To study the effect RFM and cNIRS may have on how affects HCPs workload and stress, the
investigators will study HCPs self-reported workload during three time periods - first, doing
resuscitations only using basic information (Group 1: heart rate, oxygen levels, direct
observations of the baby), second, adding RFM (Group 2), finally adding both RFM and cNIRS
(Group 3). A survey called NASA Task Load Index will be used to study HCPs workload. On a
small number of teams, the investigators will also track where the leader of the team is
looking using eye-tracking glasses, how stressed the leader is by measuring their heart rate,
skin sweat, and pupil dilation. Finally, the investigators will collect some information
about the baby's resuscitation and hospital stay.
Description:
The investigators aim to study 93 resuscitations of very preterm infants (23+0-31+6 weeks),
in consecutive groups of 31. First, as a baseline, 31 infants will be resuscitated using the
standard approach, with vital signs monitoring only. Subsequently, 31 infants will be
resuscitation with the addition of Respiratory Function Monitor (RFM) to measure VT. Finally,
31 infants will be resuscitated using vital signs monitor, RFM, and cerebral near-infrared
spectroscopy (NIRS). Study participants will be health care providers, and the primary
endpoint is based on the recruitment of 93 team leaders (31 in each group). Other team
members will also be recruited, to an estimate of 3-5 team members per resuscitation in total
(N=279 to 465). Throughout the study, HCPs will be trained to incorporate the use of RFM and
NIRS in their resuscitation decision-making, using a combination of weekly in-situ
simulations and incorporation of NIRS and RFM teaching into ongoing resuscitation team
educational sessions and practice updates. Suggested tidal volume and NIRS goals will be
posted as cognitive aids in the resuscitation rooms throughout the study. This sequential
approach will allow for resuscitation teams to become acclimatized to the use of RFM and NIRS
as routine practice. The sequential approach will also allow the investigators to study
time-based changes in perceived mental workload as teams acclimatize to the use of additional
monitoring.
After each resuscitation, all team members involved will be asked to complete a brief
workload questionnaire (NASA-Task Load Index), which will be linked to the resuscitation.

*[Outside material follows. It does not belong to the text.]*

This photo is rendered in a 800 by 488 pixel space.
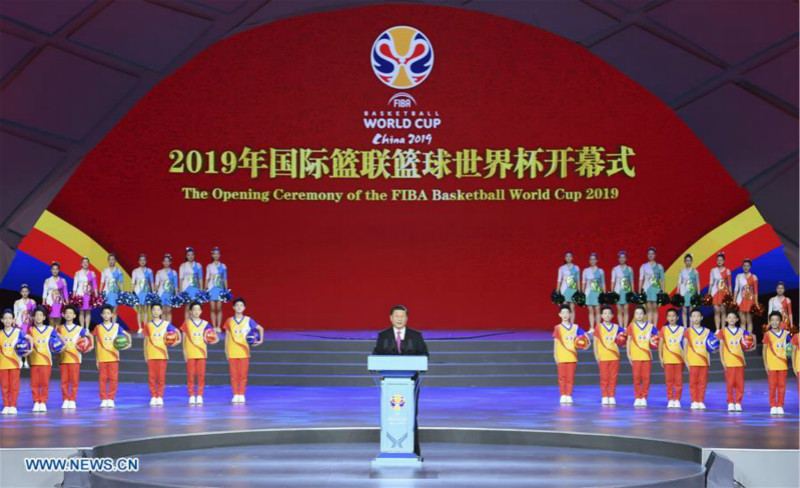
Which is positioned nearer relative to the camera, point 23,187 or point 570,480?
point 570,480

Resuscitations will be video-recorded for analysis of i) resuscitation steps required (e.g.
basic steps, bag-mask ventilation, endotracheal intubation, chest compressions, medications),
and ii) frequency of use of additional monitoring data (RFM, NIRS) for decision-making. In a
subset of resuscitations, the team leader will also be equipped with eye-tracking glasses to
record visual attention and pupillary dilatation, and Empatica wristband to record the team
leader's heart rate and EDA. Parents of the infants will then be approached for permission to
collect more detailed information for the infant's resuscitation and subsequent
hospitalization.
Data will be analyzed to compare i) team leader subjective mental workload, ii) composite
team mental workload, iii) other workload measures (physical demand, temporal demand,
performance, effort, frustration), iii) percentage of visual attention focused on infant,
monitoring devices, and other HCPs, iv) frequency of visual access to each monitor display
type (vital signs, RFM, NIRS), iv) respiratory function (VT, PIP), v) cerebral NIRS, vi) time
to placement of monitoring probes (ECG leads, pulse oximetry, cerebral NIRS), vii) time to
first reading for each monitoring device, and viii) time to target HR and SpO2. The primary
outcome will be the perceived mental workload of the team leader. Data will be compared
between the three groups. In addition, time-dependent changes in team leader and composite
mental workload will also be analyzed using a run chart approach. Deferred consent will be
obtained from each infant's parents / guardians for collection of hospital course data
including: i) incidence of intraventricular hemorrhage, ii) respiratory supports needed, iii)
bronchopulmonary dysplasia at 36 weeks, iv) death / survival to discharge.